[Document passage]
For a long time, my self-hosting setup was a contradiction in terms. I had services running, yes: a media server here, a notes app there, a few containers scattered across whatever machine happened to be available and online. It worked, until it didn’t. A laptop would sleep, a container would fail silently, a network change would orphan a service. Nothing was documented, nothing was monitored, and the word “architecture” was generous for what was really just organized chaos with a few open ports.
This post is about deciding to do it properly.
The goal wasn’t to build something impressive. It was to build something I understood completely, that I could explain to someone else, and that would still be running six months later without requiring me to remember what I had done. That turned out to require real hardware, a real network design, and a willingness to dig into problems I had been successfully avoiding for years.
Why self-host?
The honest answer is that it’s a combination of reasons, and none of them alone would have been enough. Privacy is part of it: I want my files, notes, and home automation data sitting on hardware I own, not in a data center whose retention policies I’ve agreed to but never read. Control is another part: if a service breaks, I want to be the one who fixes it, not waiting on a vendor to acknowledge the issue. Cost is a factor too, though not in the way you might expect. The monthly subscriptions for cloud storage, password managers, note-taking apps, and media services add up quickly, and a one-time hardware investment starts looking reasonable once you run the numbers.
[/Document passage]
[Information supplied]
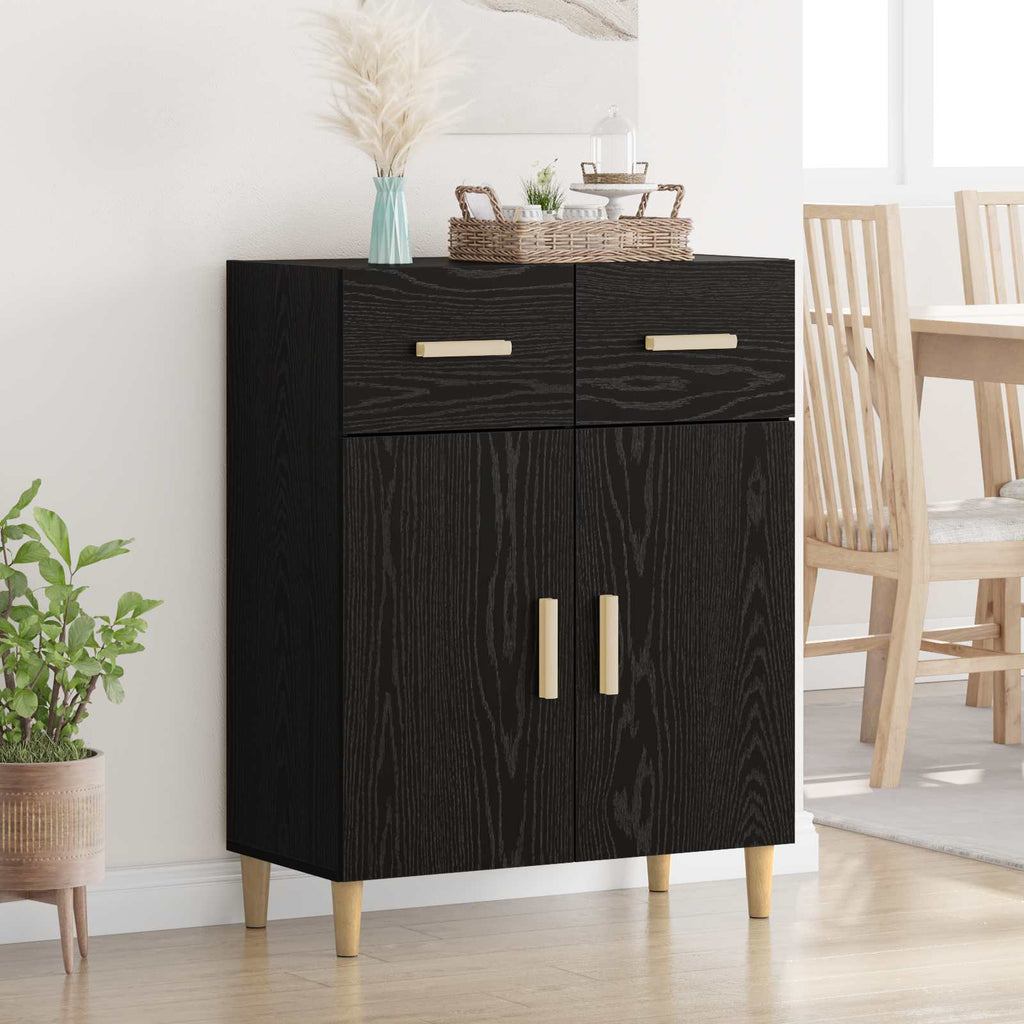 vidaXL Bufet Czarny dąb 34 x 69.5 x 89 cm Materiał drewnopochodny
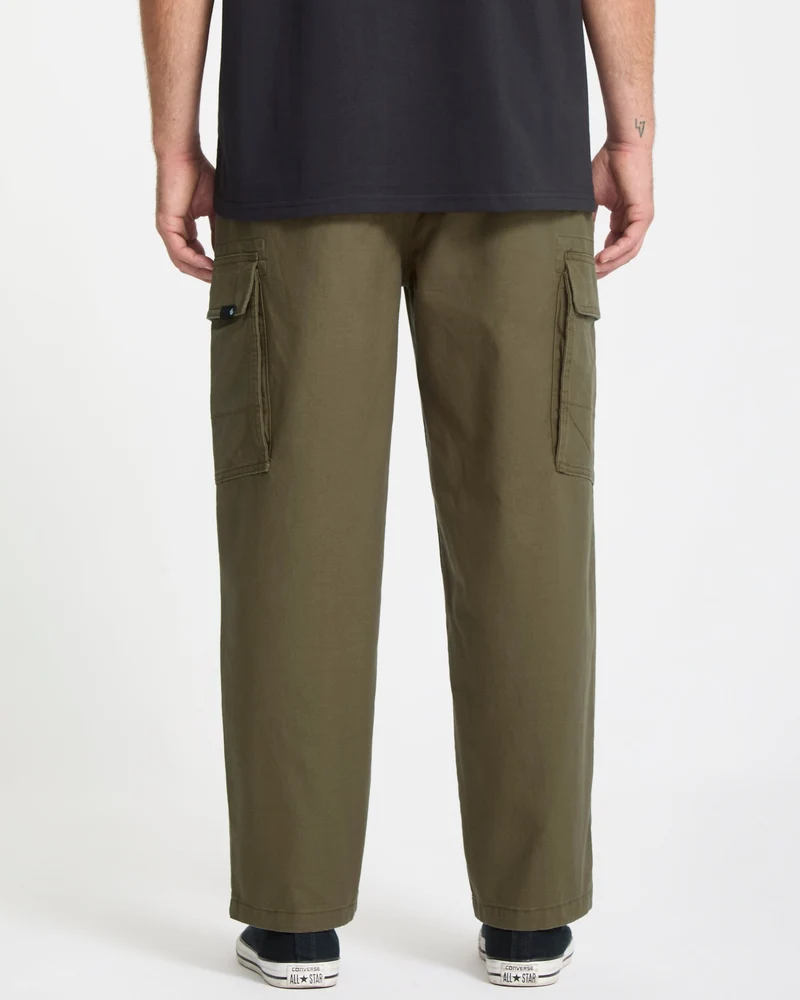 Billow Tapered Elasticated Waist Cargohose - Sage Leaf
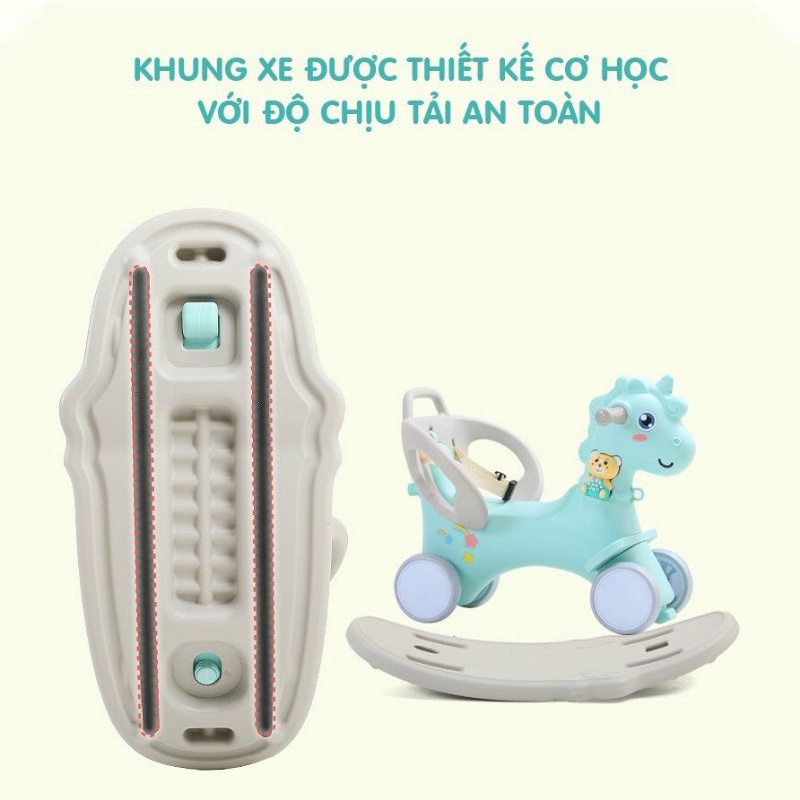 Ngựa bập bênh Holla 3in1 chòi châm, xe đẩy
[/Information supplied]
[Information supplied]
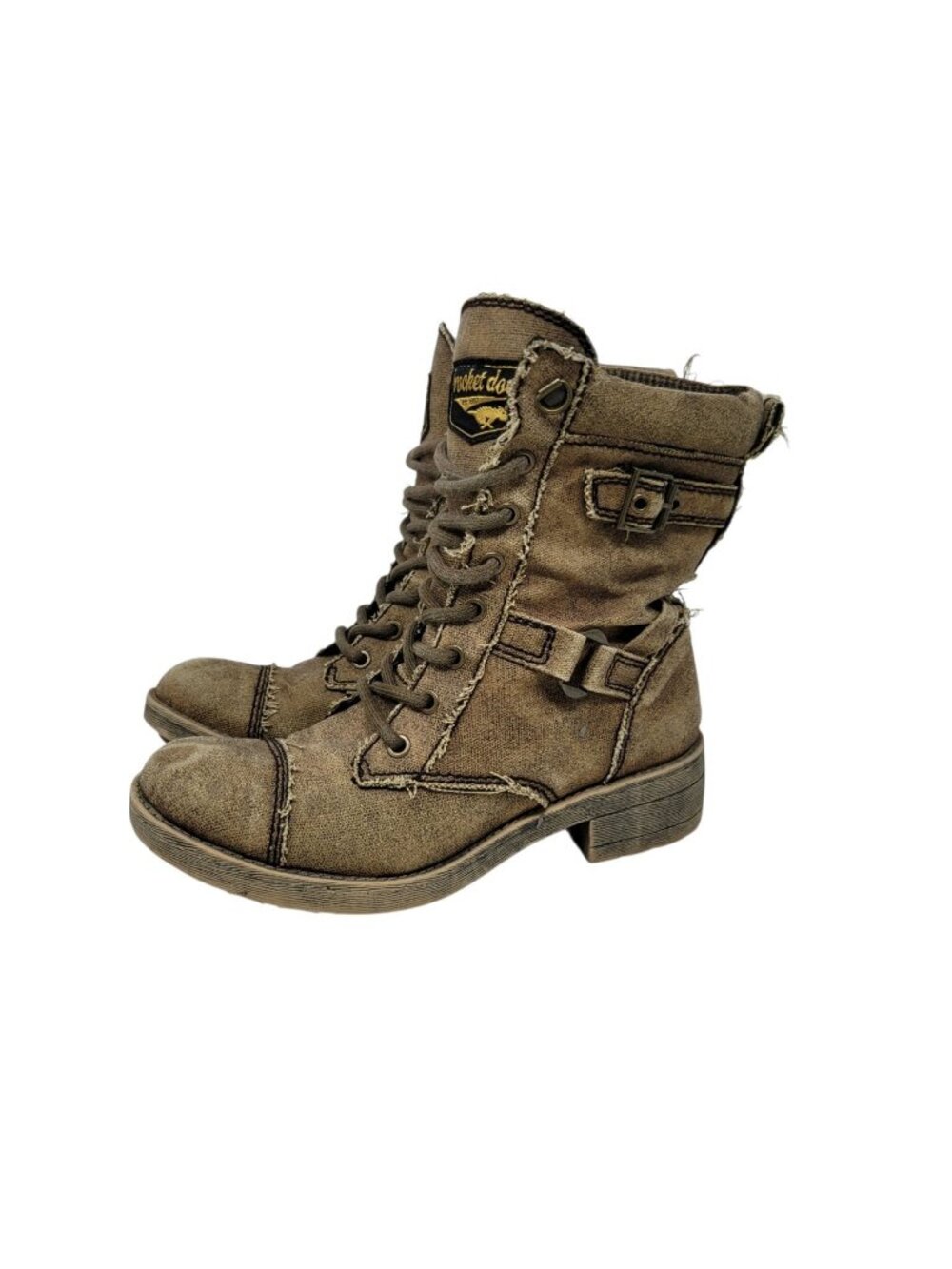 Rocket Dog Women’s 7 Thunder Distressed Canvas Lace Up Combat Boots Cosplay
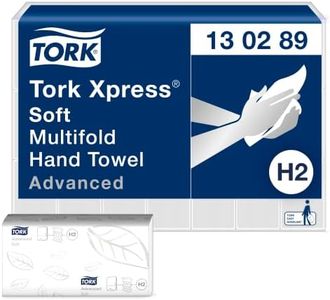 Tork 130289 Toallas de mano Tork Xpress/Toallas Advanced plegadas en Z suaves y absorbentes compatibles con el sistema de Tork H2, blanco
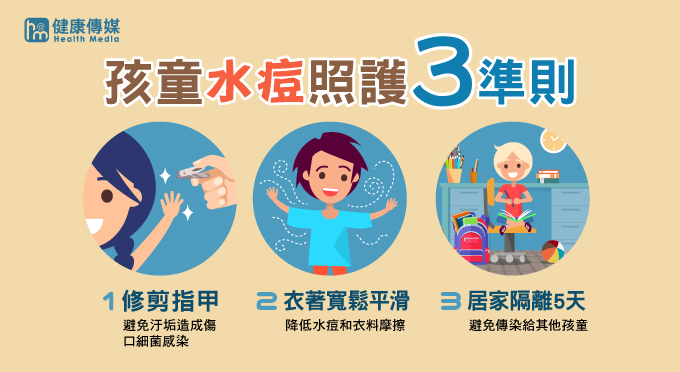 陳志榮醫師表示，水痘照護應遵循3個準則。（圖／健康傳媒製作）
[/Information supplied]
[Information supplied]
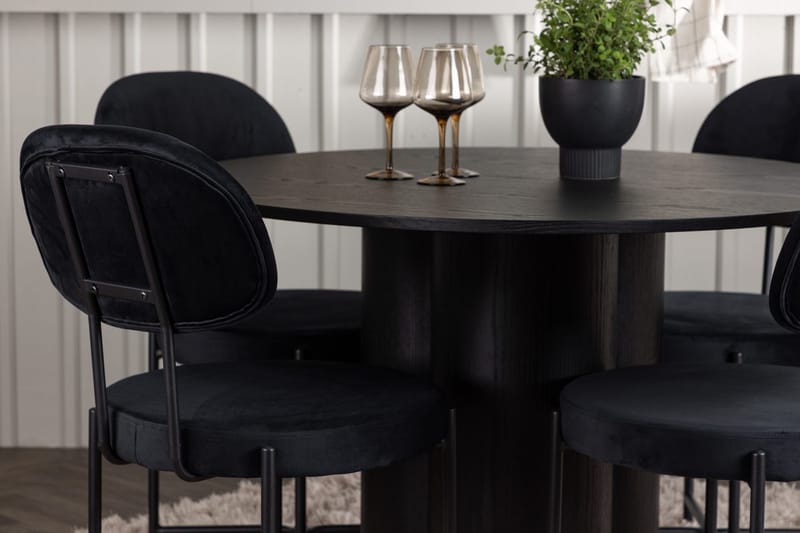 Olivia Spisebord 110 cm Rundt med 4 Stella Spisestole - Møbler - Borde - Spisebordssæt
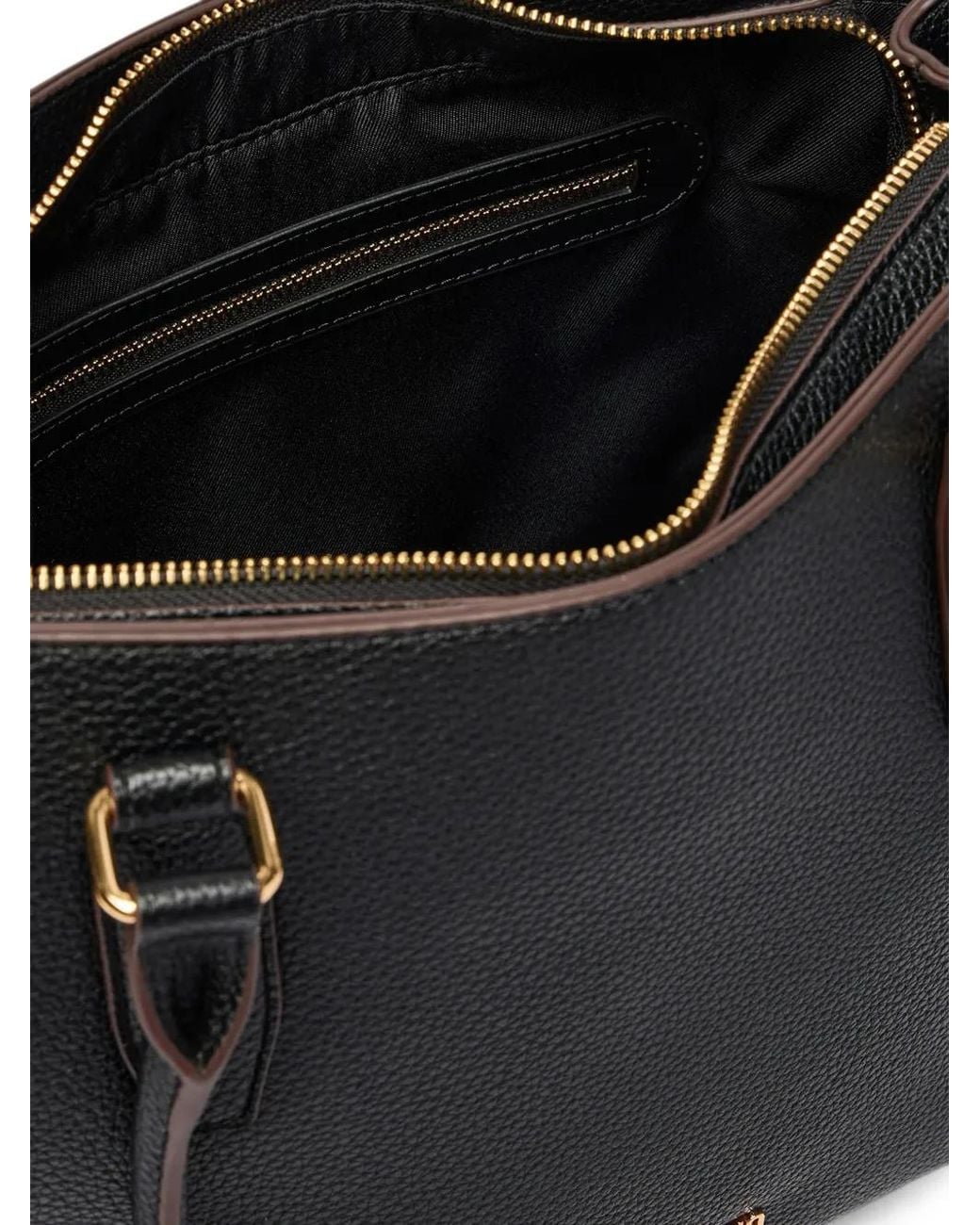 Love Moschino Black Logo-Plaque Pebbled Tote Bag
[/Information supplied]
> _Problem details_: Continue the blog post about self-hosting, starting right after its last sentence on subscription costs and one-time hardware.

> _Output for this exercise_:
But the real reason, if I’m being honest, is that it forces you to learn. Running a homelab means you cannot avoid understanding networking, DNS, TLS certificates, containerization, and backup strategy. You learn because you have to, and that knowledge transfers everywhere.
A word on who shouldn’t build one: if you need maximum uptime for genuinely critical services, a homelab isn’t the right answer. Consumer hardware fails, power goes out, and you’re the on-call engineer. For anything where downtime is expensive, managed services are still the correct choice.
Choosing the hardware
The philosophy here was to avoid expensive branded gear wherever possible. The networking industry has a well-established tradition of charging a significant premium for hardware that runs on the same commodity silicon as much cheaper alternatives. An N100 mini-PC is not meaningfully different from a purpose-built firewall appliance in terms of capability, and it costs a fraction of the price.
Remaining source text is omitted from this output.